A distorted and epic growl pierces the granitic riffs of
5th & Cecil B.
These songs are replete with riffs and melodies that have been heard
a hundred times in the annals of garage-rock, hard-rock and punk-rock.
Even less pleasant and more hysterical are the guitar jamming and the
psychotic shouting on Inferno, even rawer is the slowly-grinding
danse macabre Zombies And Hobos.
The Wilson Picket on speed of Staring Into Midnite,
the swinging and ferocious psycho-billy Captain Infinity,
the agonizing blues of Smoke Rings
catapult the listener into another dimension.
The honkytonking country shuffle Where's My Halo and
the twanging western gallop of Shadows are wortyh of
Gun Club.
Drop in the surreal voodoo instrumental Subway Transmission and the
acid folk ballad Evening Sun, that would be centerpieces on most
band's albums, and the recipe in invincible.

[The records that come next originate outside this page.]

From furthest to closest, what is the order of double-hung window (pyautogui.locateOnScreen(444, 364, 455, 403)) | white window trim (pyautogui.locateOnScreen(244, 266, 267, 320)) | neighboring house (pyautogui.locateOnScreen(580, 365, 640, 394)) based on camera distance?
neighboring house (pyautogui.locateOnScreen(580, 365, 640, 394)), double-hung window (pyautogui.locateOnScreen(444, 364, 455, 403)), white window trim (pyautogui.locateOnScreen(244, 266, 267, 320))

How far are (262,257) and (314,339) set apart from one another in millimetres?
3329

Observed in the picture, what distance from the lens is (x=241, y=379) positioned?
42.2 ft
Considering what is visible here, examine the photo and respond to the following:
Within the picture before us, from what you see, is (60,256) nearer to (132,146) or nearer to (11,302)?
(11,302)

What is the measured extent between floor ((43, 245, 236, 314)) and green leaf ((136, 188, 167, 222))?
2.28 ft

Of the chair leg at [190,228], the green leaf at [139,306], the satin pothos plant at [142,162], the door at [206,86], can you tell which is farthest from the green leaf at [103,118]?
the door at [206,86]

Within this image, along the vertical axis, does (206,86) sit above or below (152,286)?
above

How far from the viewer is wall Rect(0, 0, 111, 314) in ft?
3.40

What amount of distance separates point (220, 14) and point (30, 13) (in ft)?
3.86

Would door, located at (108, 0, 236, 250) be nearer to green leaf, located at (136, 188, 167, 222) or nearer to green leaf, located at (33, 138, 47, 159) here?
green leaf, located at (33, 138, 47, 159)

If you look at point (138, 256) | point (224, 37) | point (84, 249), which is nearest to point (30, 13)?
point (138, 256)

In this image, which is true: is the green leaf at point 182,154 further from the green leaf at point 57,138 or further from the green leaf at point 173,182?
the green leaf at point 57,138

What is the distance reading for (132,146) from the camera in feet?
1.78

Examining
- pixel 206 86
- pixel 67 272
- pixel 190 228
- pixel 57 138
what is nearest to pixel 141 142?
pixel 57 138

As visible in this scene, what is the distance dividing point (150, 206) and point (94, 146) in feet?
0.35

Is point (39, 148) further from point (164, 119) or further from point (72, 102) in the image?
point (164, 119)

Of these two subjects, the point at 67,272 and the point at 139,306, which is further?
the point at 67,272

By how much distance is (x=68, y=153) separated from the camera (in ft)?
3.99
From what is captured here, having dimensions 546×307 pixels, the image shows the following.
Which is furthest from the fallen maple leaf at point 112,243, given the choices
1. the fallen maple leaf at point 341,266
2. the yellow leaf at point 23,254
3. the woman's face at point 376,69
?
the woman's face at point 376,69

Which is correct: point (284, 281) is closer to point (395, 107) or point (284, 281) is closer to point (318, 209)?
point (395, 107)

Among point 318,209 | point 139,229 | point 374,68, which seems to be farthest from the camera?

Everything is drenched in guitar noise and wild drumming, a
visceral, relentless flow of adrenaline.
The EP Plasmic Tears And The Invisible City (Insect, 2001) contains
the soundtrack to a film, that sounds like an instrumental Red Crayola
freak-out.
Andy Duvall shifted from drums to guitar and formed
Carlton Melton, a psychedelic combo that
recorded inside a geodesic dome
Live in Point Arena (2008) and especially
Pass it on (Agitated, 2010), a set of extended instrumental jams:
the slow boogie When You're In erupting a crescendo of Hendrix-ian glissandoes,
the trancey sinister suspense-filled Found Children,
the solemn prayer of Sequoia,
the drifting languid Drizzle,
the cacophonous frenzied freakout Against The Wall ,
the ghostly, sidereal ambient music of the the 16-minute Star Of Hazel.
Country Ways (2011) contains
the martial agonizing blues meditation Full Moon Revisited and
the 20-minute Country Ways,
one of the
best updates of the loose, abstract, lyrical blues-country-rock jamming of the
Grateful Dead's Live Dead, evolving
from galactic swirls/reverbs to rowdy incendiary blues jam.
The maturation continued on the mini-album
Smoke Drip (Agitated, 2012), a collaboration with
Monster Magnet's John McBain that yielded
three lengthy jams, notably the martial 22-minute guitar-driven acid-cosmic raga Adrift and the
sinister drum-less electronic-tinged ambient excursion Smoke Drip.
The full-length Photos Of Photos (2012), still featuring
McBain, contains both more
ethereal electronica (Photos Of Photos and Wingspan) as well
and another hypnotic psychedelic trip, the twelve-minute Nor' Easter
(that boasts a Pink Floyd-ian crescendo).
AQ Hits (2012) collects rarities
(a 19-minute version of Bottle Of Heat,
the 14-minute Call And Response,
the eleven-minute March Of The Cicadas).
Both Europe Live '12 (Agitated, 2013) and the new
"geodesic dome" album Four Eyes (Blackest Rainbow, 2013) with
John McBain were disappointing. The latter mellowed down their sound to the
point that the ten-minute Personal Space was sleepy and anemic.